Sojourner Truth


SOJOURNER TRUTH – 1797-1883

Sojourner Truth (born Isabella Baumfree in 1797) was a pilgrim of freedom and a passionate women’s rights activist. Fervently opposed to slavery, she thundered her views from numerous platforms. She travelled across the country for nearly 40 years, lecturing on the two major issues of the time: abolition and the rights of the “lesser sex.” She was born in slavery to James and Betsy Baumfree near Kingston, New York. Sojourner Truth was the first Negro woman orator to lecture against slavery. She wore a satin banner across her chest bearing the words, “Proclaim liberty throughout the land unto all the inhabitants thereof.” Her explanation of how she came to be called Sojourner Truth was: “I asked the Lord to give me a new name and He gave me Sojourner because I was to travel up and down the land showing the people sins and being a sign unto them. Afterwards, I told the Lord I wanted another name cause everybody else had two names; and He gave me Truth because I was to declare the truth unto the People.”

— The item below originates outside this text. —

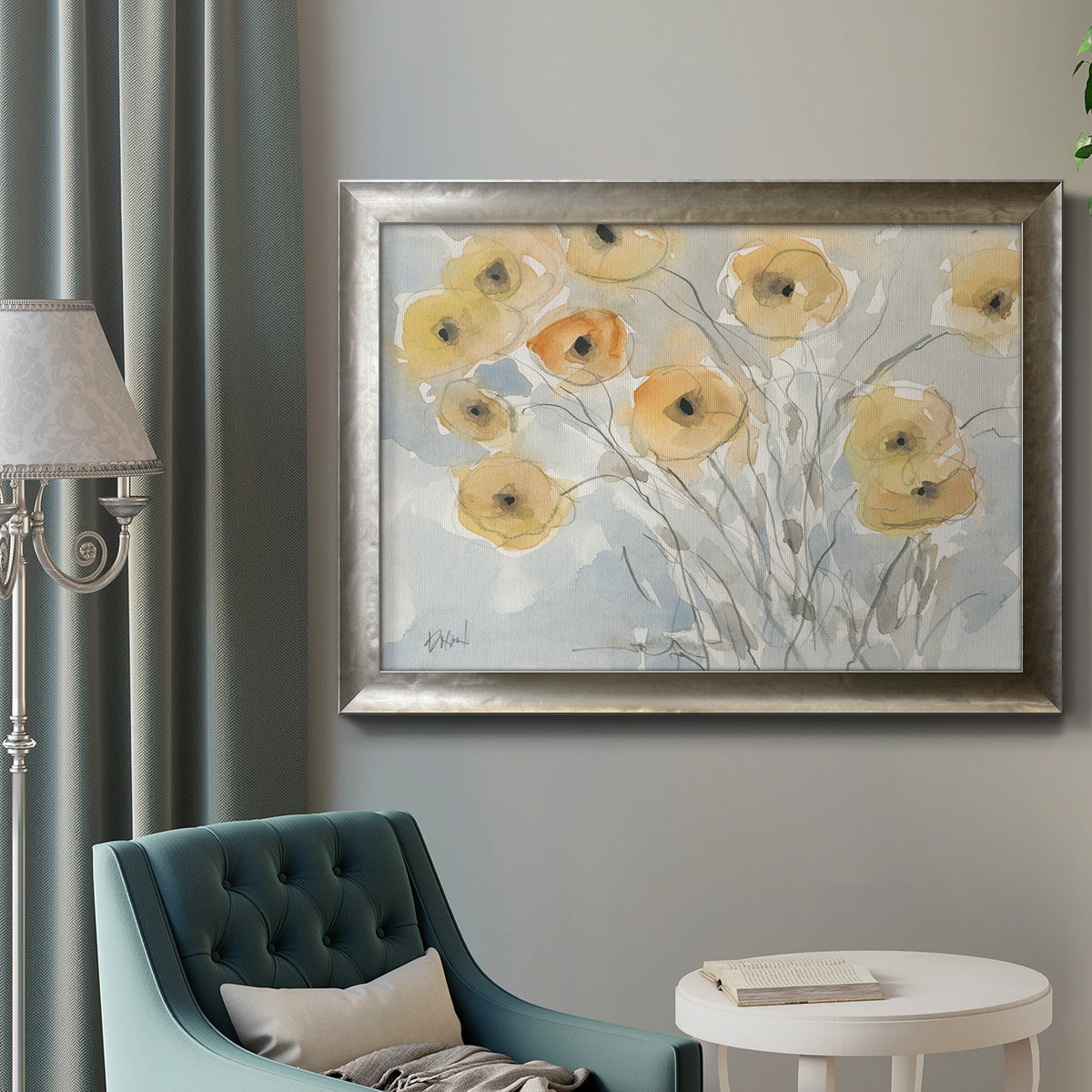 Sunset Poppies II Premium Framed Canvas- Ready to Hang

The New York State Emancipation Act freed her in 1828, but prior to that was sold from master to master. She was sold to John J Dumont about 1810. He forced her to marry an older slave named Thomas, by whom she bore five children. Dumont, with little regard for human dignity, cruelly sold several of her children. In 1827, Sojourner escaped from Dumont and took refuge with a Quaker family whom name she adopted. She became Isabella Van Wagener and with their assistance, she won a lawsuit to have one of her sons, Peter, returned to her.

Sojourner was a legend of her time. Her work for was limited to anti-slavery and women’s rights alone, but embraced all human rights that were being encroached upon or denied. During the Civil War, she raised money for soldiers’ gifts by lecturing and singing (many of her songs were self-composed); she also served as a nurse and helped resettle many slaves who fled the South. The highlight of her life was when she was received by President Lincoln at the White House. She was well into her seventies before she retired, due to poor health, from her fight against injustice. Her epitaph is taken from a well-known retort she once made to Frederick Douglass, after his deliverance of a rather gloomy speech regarding the plight of Black Americans. Soujourner rose and asked, “Frederick, is God dead?”